I only managed two churches on these few days in Norfolk. There are lots of churches in Norwich, and after a few hours in the Castle Museum we ended up in St Gregory’s, which is now an antiques centre. They used to say that Norwich had a pub for every day of the year and a church for every week of the year – so what do you do with the churches we no longer need? Norwich Historic Churches Trust has a collection of such churches, and this one is on their website – https://www.nhct-norwich.org/our-churches/st-gregory/. There is a short film where one of the traders talks about how the church is special for her. The website https://norwichmedievalchurches.org/2017/10/18/st-gregory/ has a 10 minute film about a gorgeous painted screen which is now in store in Norfolk Museums, and the same site has a link to a pdf guide leaflet – there was nothing available in the church. Simon Knott visited the church a while ago – http://www.norfolkchurches.co.uk/norwichgregory/norwichgregory.htm.

It is suggested that St Gregory’s is one of the earliest parishes in Norwich. Although there is no documentary evidence before the C13, its parish boundaries seem to be earlier than some of the other churches nearby – the leaflet says its parish “intrudes” onto areas that other parishes might have been expected to have had if their churches were built first. The nave design is abut 1380, payment for the chancel was made in 1394, and the high altar dedicated in 1401. It was closely linked to the Priory at the Cathedral, and the church’s income paid for the infirmary. It is suggested that the design can be attributed to Robert Wodehirst (Wadherst), who was ‘master’ at the cathedral cloister in 1385-86. Apparently, though I didn’t check, the altar is so high as a roadway ran underneath it. There is no chancel arch, but plenty of steps.

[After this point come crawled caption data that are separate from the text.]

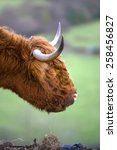 Small photo of Aberdeen Angus cow,derbyshire,uk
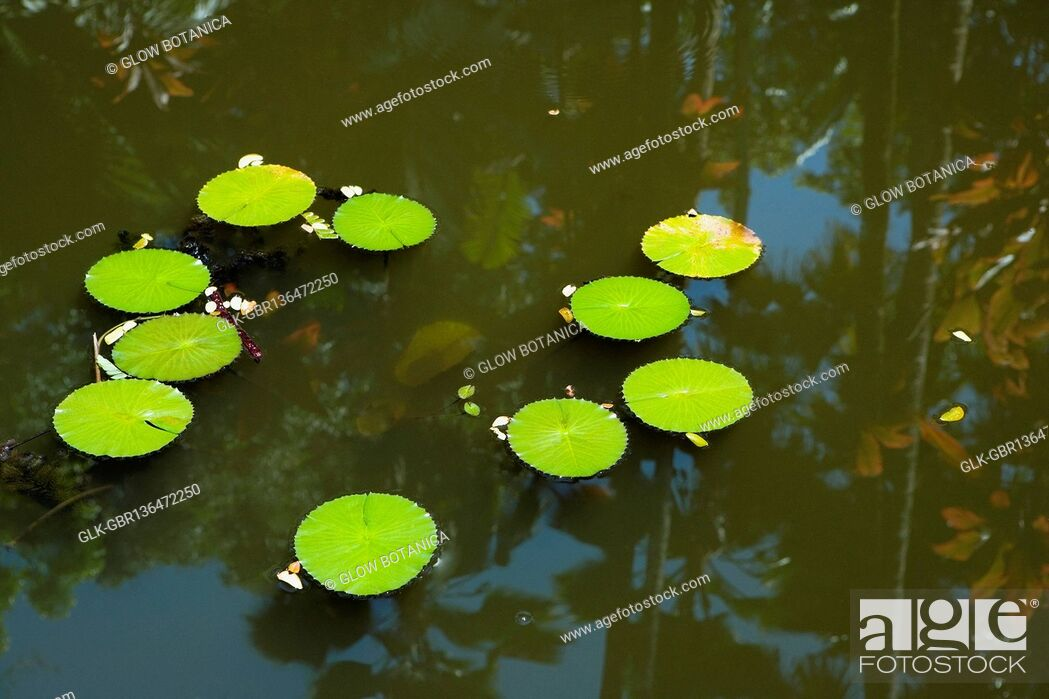 Stock Photo: Lily pads in a pond, Hawaii Tropical Botanical Garden, Hilo, Big Island, Hawaii, USA.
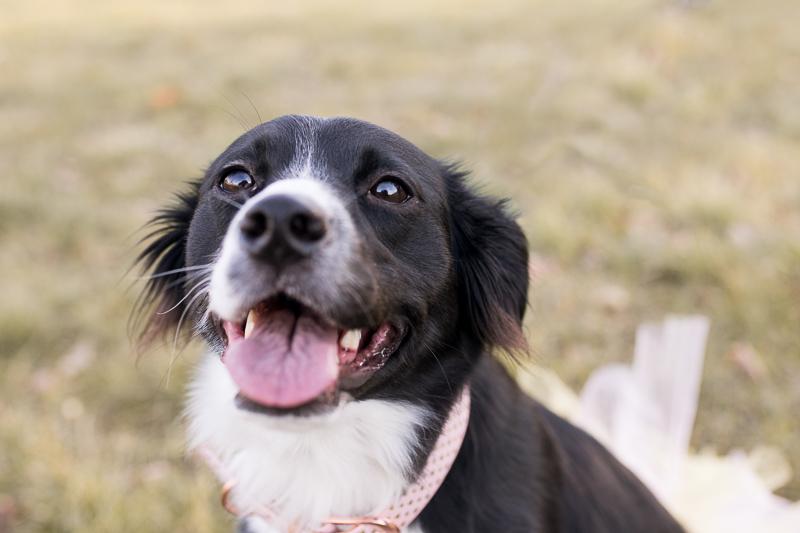 cute Border Collie, celebration of dog's birthday | ©Autumn Howell Photography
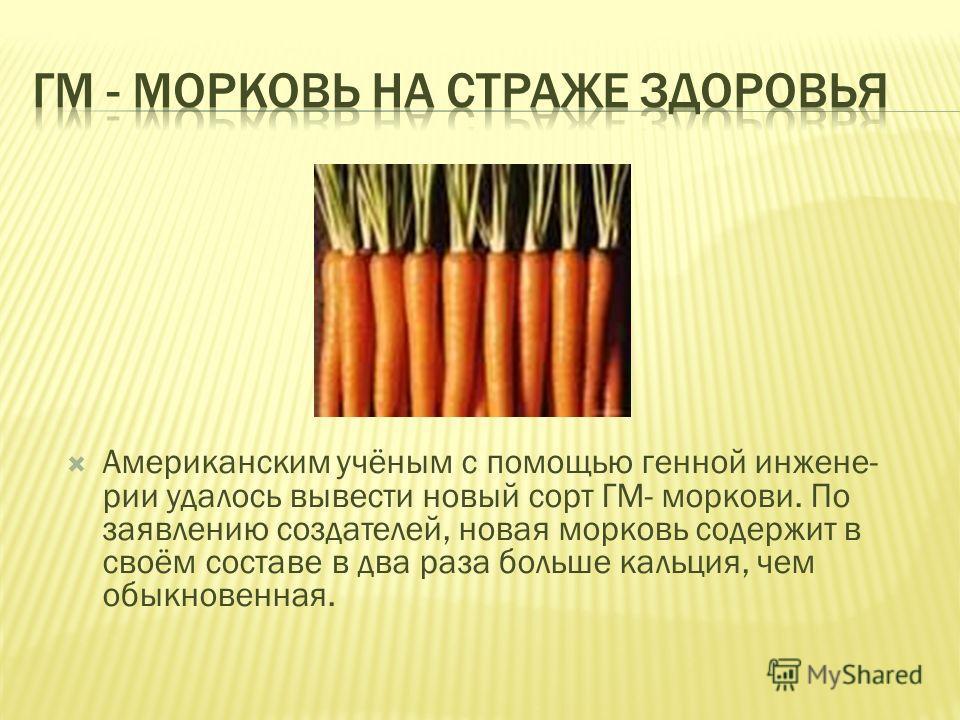 Американским учёным с помощью генной инжене- рии удалось вывести новый сорт ГМ- моркови. По заявлению создателей, новая морковь содержит в своём составе в два раза больше кальция, чем обыкновенная.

St Gregory’s is now an antiques centre, and they had an interesting selection of stuff. I assume it is Joseph and Jesus happily next to Buddha, the altar has an interesting selection of clothes and pictures, and I could have spent lots of money on model trains.

The roof is rather lovely, and there are some nice carvings and angels looking down on it all.

The vault of the western tower, which has an octagonal central opening in it to facilitate hoisting bells up to the top stage, is clearly based on the octagon at Ely. Apparently this can also be used to bolster the suggestion that the mason Robert Wodehirst was involved in the design as he is recorded working at Ely between 1387 and 1393. It would be fascinating to research the lives of some of these Master Masons – one day!

There are also some fascinating memorials, but there are also some worrying signs that all is not well with the structure of the building.

I wonder when the organ was last played. Interesting wall painting at the west end.

I went down into a sort of crypt, with some angelic glass (and more stuff to buy).

The font is hidden behind a selection of stalls and screens. Is it really wise to have such a plethora of extension leads – if we did this in a working church, the architect and Archdeacon would not be happy. I left thinking that, while an Antiques Centre is a perfectly good use for a redundant church, is the money ever going to be found for the upkeep and maintenance that is obviously needed?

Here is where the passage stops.